» 节选段落
^^^^^^^^^^^^^^^^

LQT3综合症是由钠通道SCN5A基因突变导致的以高猝死率为特点的先天性心脏病。由于研究材料与方法的限制，临床上对其猝死机制至今不明。依据LQT3病人猝死的表型特点与研究进展，本课题提出人LQT3疾病猝死的生物钟机制假设：认为人SCN5A基因受生物钟调控，其表达水平呈夜高昼低的震荡模式；由于LQT3患者本身受累于SCN5A基因突变导致的心肌钠通道功能异常，因而在夜间当突变基因SCN5A的表达受生物钟震荡大幅推高时，钠通道功能异常导致的心肌生理异常加剧，引发猝死。. 为了验证此假设，本课题利用两个不同LQT3综合症人类家系的疾病特异性IPS细胞在体外建立了新型LQT3心肌组织疾病模型，利用马血清激发LQT3-心肌组织细胞内生物钟震荡，通过研究LQT3-心肌组织的异常电生理行为，剖析生物钟基因与SCN5A基因节律表达的相位关系，来探讨LQT3猝死可能涉及的生物钟调控机制。

^^^^^^^^^^^^^^^^

取自数据集的条目
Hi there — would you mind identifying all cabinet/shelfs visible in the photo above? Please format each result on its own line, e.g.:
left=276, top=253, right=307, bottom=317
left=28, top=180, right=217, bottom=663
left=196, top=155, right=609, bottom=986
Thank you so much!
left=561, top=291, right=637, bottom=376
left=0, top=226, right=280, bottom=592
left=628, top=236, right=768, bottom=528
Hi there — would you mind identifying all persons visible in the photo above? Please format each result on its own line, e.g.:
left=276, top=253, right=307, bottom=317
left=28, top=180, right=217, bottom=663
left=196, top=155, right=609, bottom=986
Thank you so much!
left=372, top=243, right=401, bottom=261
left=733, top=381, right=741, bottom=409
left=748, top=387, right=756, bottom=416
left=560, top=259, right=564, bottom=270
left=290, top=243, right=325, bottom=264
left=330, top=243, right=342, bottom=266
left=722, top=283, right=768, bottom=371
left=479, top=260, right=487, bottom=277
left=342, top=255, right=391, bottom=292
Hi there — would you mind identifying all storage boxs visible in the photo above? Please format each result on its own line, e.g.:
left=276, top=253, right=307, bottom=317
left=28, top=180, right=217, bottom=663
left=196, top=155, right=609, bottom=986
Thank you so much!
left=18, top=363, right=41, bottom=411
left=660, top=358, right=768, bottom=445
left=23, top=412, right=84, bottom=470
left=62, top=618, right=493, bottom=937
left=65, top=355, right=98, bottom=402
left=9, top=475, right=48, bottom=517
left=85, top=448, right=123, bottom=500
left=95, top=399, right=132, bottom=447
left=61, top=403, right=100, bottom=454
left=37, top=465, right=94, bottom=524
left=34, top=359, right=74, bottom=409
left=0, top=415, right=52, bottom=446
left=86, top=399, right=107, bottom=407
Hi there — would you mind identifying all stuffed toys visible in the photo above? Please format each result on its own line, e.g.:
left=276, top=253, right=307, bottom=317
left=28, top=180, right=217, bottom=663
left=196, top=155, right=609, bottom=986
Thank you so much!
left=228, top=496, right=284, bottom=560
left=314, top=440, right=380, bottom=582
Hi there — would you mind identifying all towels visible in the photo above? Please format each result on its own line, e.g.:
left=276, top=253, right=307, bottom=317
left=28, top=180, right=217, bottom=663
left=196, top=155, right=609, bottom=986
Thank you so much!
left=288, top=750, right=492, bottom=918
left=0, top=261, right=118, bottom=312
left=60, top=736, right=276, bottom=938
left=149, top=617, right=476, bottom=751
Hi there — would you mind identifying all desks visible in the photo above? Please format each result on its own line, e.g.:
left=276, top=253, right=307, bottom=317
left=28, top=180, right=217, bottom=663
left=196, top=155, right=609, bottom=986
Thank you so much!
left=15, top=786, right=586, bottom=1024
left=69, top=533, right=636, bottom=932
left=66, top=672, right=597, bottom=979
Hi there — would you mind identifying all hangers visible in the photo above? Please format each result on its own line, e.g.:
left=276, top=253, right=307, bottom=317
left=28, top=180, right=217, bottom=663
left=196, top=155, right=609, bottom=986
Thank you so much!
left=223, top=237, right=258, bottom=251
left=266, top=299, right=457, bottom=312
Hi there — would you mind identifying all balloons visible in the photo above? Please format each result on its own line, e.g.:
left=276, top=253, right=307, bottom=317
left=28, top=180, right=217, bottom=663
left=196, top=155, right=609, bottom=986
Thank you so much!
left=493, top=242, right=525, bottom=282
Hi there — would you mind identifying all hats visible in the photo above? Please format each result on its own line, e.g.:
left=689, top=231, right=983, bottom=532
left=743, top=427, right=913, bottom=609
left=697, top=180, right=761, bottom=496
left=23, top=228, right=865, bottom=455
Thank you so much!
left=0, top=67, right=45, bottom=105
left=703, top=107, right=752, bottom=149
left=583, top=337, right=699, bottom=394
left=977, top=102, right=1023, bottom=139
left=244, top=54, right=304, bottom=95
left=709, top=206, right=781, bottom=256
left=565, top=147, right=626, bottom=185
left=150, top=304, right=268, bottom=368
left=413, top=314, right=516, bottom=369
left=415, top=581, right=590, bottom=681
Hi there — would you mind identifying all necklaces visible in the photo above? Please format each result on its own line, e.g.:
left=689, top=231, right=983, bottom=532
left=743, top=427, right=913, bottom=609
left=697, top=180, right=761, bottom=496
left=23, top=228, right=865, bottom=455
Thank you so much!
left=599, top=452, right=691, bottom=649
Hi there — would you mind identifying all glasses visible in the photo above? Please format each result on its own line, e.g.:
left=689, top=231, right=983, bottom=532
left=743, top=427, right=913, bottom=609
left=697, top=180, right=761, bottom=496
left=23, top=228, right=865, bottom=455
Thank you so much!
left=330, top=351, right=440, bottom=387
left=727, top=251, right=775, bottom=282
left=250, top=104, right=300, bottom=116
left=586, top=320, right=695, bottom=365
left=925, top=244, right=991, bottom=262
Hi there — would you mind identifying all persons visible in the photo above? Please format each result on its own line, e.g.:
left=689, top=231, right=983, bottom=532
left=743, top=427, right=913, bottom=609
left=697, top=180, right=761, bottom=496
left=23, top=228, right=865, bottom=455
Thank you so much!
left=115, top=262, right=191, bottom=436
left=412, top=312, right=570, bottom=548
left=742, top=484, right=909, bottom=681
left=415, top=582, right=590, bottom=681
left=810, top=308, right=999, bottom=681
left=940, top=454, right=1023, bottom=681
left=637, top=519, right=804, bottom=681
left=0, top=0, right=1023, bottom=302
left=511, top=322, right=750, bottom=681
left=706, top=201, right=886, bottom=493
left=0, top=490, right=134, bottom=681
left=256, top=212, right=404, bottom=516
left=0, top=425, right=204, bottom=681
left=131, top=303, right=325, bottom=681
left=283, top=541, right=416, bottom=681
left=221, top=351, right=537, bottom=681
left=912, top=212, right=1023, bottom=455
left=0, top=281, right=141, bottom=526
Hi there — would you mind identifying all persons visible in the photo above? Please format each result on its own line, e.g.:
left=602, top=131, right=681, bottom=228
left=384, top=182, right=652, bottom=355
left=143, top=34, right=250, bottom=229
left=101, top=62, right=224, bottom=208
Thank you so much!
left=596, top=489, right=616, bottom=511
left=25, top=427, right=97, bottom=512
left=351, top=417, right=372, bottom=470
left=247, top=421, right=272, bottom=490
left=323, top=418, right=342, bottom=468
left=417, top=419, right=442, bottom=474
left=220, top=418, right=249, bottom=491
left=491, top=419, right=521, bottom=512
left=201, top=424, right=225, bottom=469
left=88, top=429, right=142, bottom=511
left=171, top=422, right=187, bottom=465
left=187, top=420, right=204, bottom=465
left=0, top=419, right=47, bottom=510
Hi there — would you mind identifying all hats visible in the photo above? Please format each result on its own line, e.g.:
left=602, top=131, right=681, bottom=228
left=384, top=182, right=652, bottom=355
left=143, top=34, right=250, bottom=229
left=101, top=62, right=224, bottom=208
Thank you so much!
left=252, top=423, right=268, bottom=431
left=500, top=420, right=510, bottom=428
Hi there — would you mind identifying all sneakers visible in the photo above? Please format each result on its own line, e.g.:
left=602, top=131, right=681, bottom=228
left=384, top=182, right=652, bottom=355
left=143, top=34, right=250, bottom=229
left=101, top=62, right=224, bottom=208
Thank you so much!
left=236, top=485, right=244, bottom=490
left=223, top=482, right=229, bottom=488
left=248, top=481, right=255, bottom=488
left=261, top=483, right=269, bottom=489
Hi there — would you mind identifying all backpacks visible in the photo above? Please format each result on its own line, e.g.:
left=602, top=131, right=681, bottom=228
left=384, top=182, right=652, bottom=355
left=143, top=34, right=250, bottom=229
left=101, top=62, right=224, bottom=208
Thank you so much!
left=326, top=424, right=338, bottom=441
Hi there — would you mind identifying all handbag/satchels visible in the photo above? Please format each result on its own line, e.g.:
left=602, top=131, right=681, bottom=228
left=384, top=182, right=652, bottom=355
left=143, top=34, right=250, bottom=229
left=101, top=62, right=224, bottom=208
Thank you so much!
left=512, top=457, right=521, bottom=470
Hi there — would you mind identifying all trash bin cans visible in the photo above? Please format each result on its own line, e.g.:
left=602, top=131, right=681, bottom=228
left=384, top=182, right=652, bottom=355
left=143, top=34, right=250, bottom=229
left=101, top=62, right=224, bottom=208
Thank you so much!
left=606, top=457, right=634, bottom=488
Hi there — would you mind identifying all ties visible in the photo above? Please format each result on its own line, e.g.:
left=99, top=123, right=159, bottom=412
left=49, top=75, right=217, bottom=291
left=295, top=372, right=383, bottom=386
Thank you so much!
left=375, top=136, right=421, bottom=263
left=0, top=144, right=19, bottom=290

^^^^^^^^^^^^^^^^

» 任务要求 1
能否将关于LQT3猝死机制的那段文字中，从含有“LQT3综合症是由钠通道SC”的词句起、到“死可能涉及的生物钟调控机制。”止的部分一字不差地抄录出来？
» 任务要求 2
关于LQT3猝死机制的那段文字在最后一句之后会如何展开？请接着往下续写。
这些条目无需参考。

» 预期输出 1
LQT3综合症是由钠通道SCN5A基因突变导致的以高猝死率为特点的先天性心脏病。由于研究材料与方法的限制，临床上对其猝死机制至今不明。依据LQT3病人猝死的表型特点与研究进展，本课题提出人LQT3疾病猝死的生物钟机制假设：认为人SCN5A基因受生物钟调控，其表达水平呈夜高昼低的震荡模式；由于LQT3患者本身受累于SCN5A基因突变导致的心肌钠通道功能异常，因而在夜间当突变基因SCN5A的表达受生物钟震荡大幅推高时，钠通道功能异常导致的心肌生理异常加剧，引发猝死。. 为了验证此假设，本课题利用两个不同LQT3综合症人类家系的疾病特异性IPS细胞在体外建立了新型LQT3心肌组织疾病模型，利用马血清激发LQT3-心肌组织细胞内生物钟震荡，通过研究LQT3-心肌组织的异常电生理行为，剖析生物钟基因与SCN5A基因节律表达的相位关系，来探讨LQT3猝死可能涉及的生物钟调控机制。

» 预期输出 2
Long-QT syndrome type 3 (LQT3) is an untreatable hereditary disorder with a high mortality rate. The etiopathogenesis of LQT3 syndrome remains unclear and remedial treatments are limited due to a lack of human cardiomyocyte (CM) sources and appropriate disease models. In this project, A cardiac tissue disease model will be created using cardiomyocytes derived from two LQT3 patient-specific induced pluripotent stem cells (iPSCs) to recapitulate LQT3-associated sudden death in vitro. Using this model, we will investigate the molecular mechanism of cardiac arrest (equivalent to sudden death in clinical) of LQT3-cardiomyocytes and elucidate its association to circadian rhythms. Also, we will perform the drug-screening study and hope to find some efficient solutions for dealing with LQT3 cardiac sudden death.